__Task objective__
In the entries below, find the line with "VESTIDO LARGO PICO EN VARIOS COLORES", then set it down exactly along with each line after it to the end, skipping any pictures.

═══

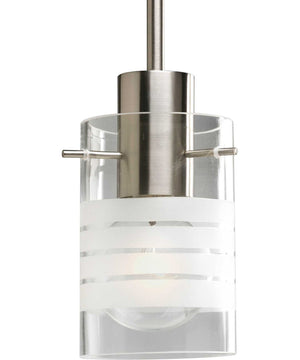 Modern Pendant 1-Light Clear Etched Glass Mini-Pendant Light Brushed Nickel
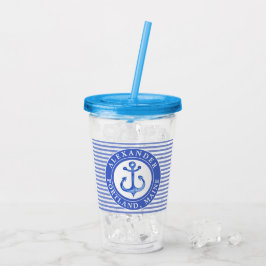 Vaso Acrílico Azules marinos náuticos del ancla personalizados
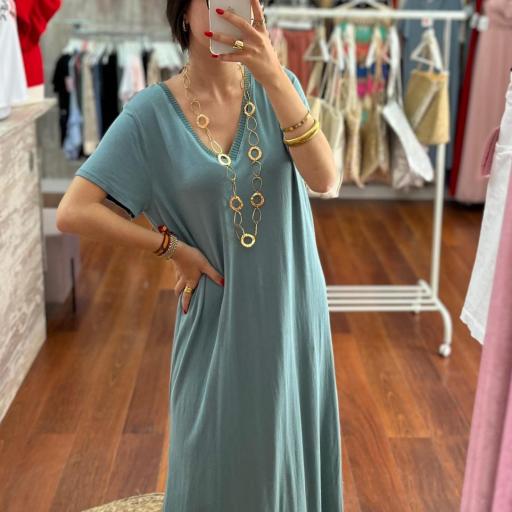 VESTIDO LARGO PICO EN VARIOS COLORES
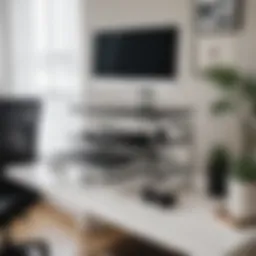 Ergonomic laptop riser with drawers in a modern workspace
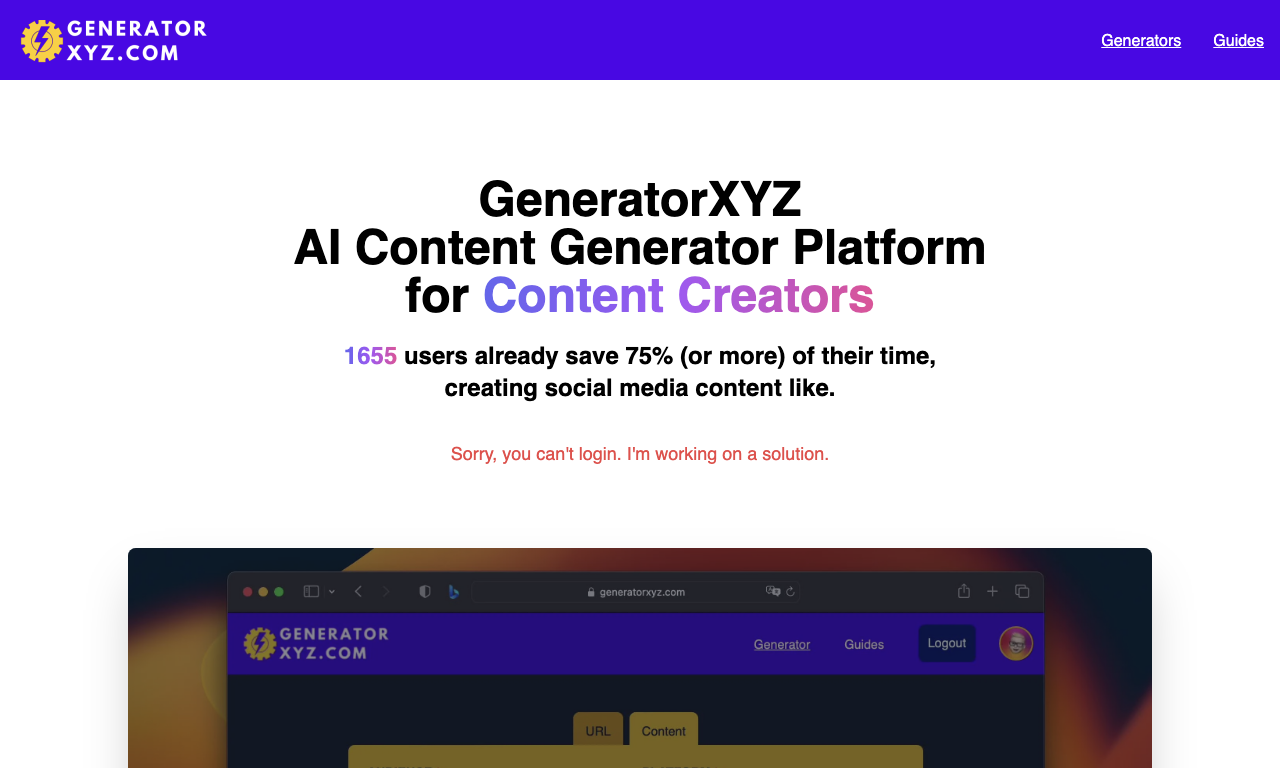 Generator XYZ — интерфейс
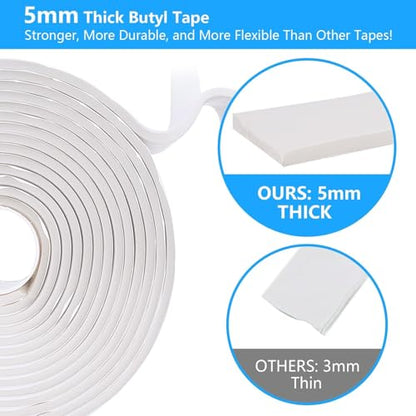 LLPT Butyl Tape White 2 Inch x 16.5 Feet 5mm Thickness Water Tight Seal for Leak Proof EPDM RV Repair Window Glass Boat Sealing Roof Pipe Patching(WST5105) - color: White, size: 2" x 16.5 Ft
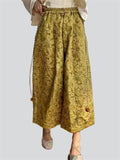 Women's Ginger Yellow Jacquard Lantern Pants for Women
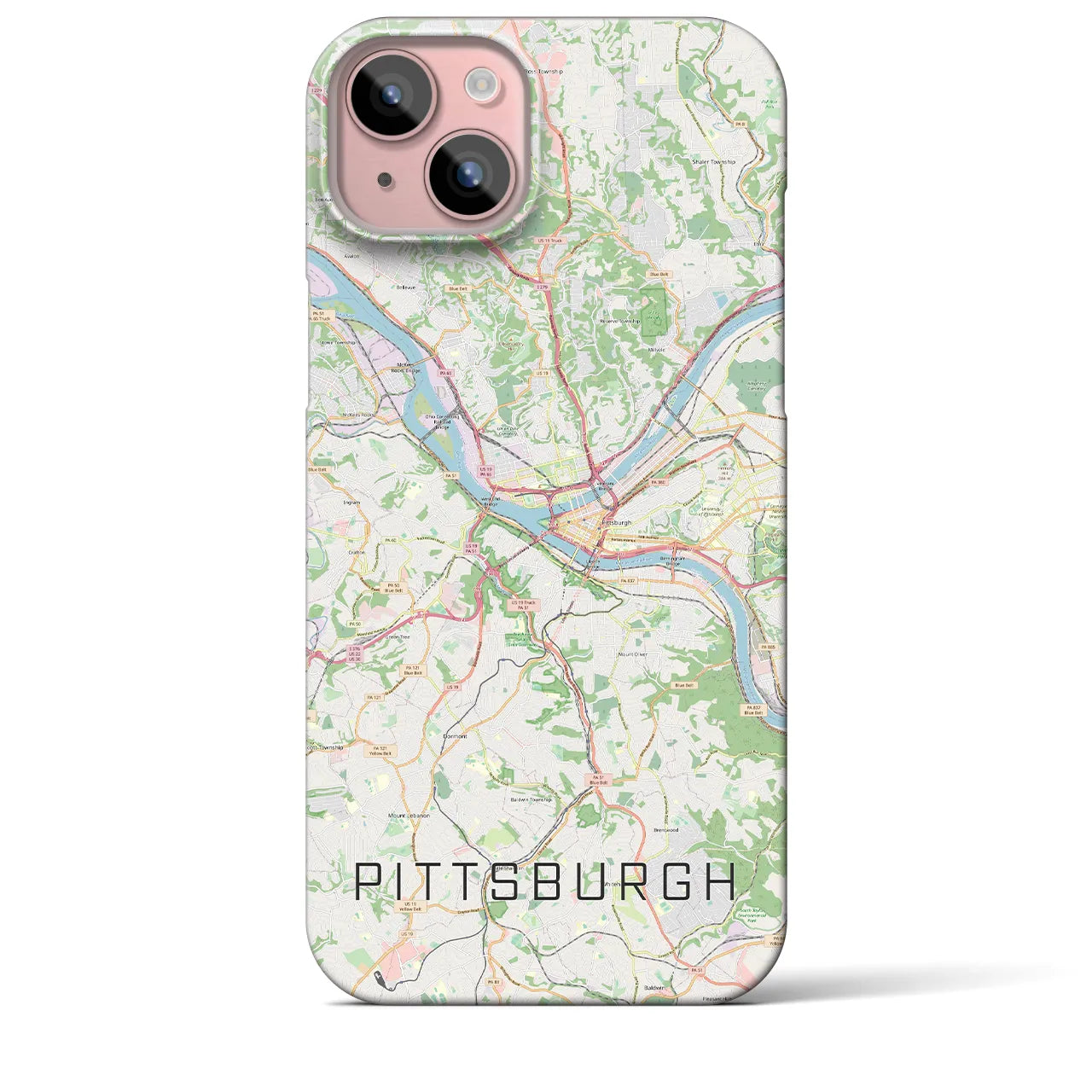 【ピッツバーグ】地図柄iPhoneケース（バックカバータイプ・ナチュラル）iPhone 15 Plus 用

═══

__Answer to this problem__
 VESTIDO LARGO PICO EN VARIOS COLORES
 Ergonomic laptop riser with drawers in a modern workspace
 Generator XYZ — интерфейс
 LLPT Butyl Tape White 2 Inch x 16.5 Feet 5mm Thickness Water Tight Seal for Leak Proof EPDM RV Repair Window Glass Boat Sealing Roof Pipe Patching(WST5105) - color: White, size: 2" x 16.5 Ft
 Women's Ginger Yellow Jacquard Lantern Pants for Women
 【ピッツバーグ】地図柄iPhoneケース（バックカバータイプ・ナチュラル）iPhone 15 Plus 用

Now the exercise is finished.